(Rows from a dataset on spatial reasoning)
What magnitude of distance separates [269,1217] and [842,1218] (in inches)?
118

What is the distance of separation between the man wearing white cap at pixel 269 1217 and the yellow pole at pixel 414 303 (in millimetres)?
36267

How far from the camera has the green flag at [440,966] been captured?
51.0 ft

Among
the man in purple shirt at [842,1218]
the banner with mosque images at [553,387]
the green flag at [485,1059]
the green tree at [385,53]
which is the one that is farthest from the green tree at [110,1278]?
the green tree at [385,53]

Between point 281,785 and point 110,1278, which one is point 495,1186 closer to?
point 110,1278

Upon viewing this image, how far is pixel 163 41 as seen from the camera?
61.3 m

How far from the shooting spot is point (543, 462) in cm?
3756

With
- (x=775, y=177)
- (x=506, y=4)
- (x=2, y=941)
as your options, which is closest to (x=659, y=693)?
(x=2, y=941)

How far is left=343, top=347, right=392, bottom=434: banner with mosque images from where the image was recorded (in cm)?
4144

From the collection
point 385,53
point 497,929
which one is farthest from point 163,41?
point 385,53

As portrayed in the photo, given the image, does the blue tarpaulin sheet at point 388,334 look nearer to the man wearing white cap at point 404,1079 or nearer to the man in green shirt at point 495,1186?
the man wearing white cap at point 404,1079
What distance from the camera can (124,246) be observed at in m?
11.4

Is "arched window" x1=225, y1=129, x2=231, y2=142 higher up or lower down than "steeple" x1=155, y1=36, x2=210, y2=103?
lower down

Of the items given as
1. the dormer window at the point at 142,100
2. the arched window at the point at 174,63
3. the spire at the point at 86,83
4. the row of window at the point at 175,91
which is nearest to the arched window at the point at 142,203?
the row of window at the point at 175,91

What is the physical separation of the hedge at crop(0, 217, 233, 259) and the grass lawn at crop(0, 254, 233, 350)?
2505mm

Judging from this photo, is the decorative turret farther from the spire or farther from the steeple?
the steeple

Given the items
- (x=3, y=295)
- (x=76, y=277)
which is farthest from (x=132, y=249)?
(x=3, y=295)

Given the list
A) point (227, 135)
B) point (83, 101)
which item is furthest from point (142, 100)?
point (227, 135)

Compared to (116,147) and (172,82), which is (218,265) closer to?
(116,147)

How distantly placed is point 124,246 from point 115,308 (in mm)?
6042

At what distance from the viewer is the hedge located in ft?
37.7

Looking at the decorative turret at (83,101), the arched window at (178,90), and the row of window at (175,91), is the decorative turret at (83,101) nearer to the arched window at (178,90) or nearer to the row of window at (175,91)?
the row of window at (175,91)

**SET PROBLEM:** Please reproduce, without any changes, the lines starting with the one that contains "What is the physical" and continuing through the final line of the entries.

**FINISHED EXERCISE:**
What is the physical separation of the hedge at crop(0, 217, 233, 259) and the grass lawn at crop(0, 254, 233, 350)?
2505mm

Judging from this photo, is the decorative turret farther from the spire or farther from the steeple?
the steeple

Given the items
- (x=3, y=295)
- (x=76, y=277)
which is farthest from (x=132, y=249)?
(x=3, y=295)

Given the list
A) point (227, 135)
B) point (83, 101)
which item is furthest from point (142, 100)?
point (227, 135)

Compared to (116,147) and (172,82), which is (218,265) closer to?
(116,147)

How distantly placed is point 124,246 from point 115,308 (in mm)?
6042

At what distance from the viewer is the hedge located in ft?
37.7

Looking at the decorative turret at (83,101), the arched window at (178,90), and the row of window at (175,91), is the decorative turret at (83,101) nearer to the arched window at (178,90) or nearer to the row of window at (175,91)?
the row of window at (175,91)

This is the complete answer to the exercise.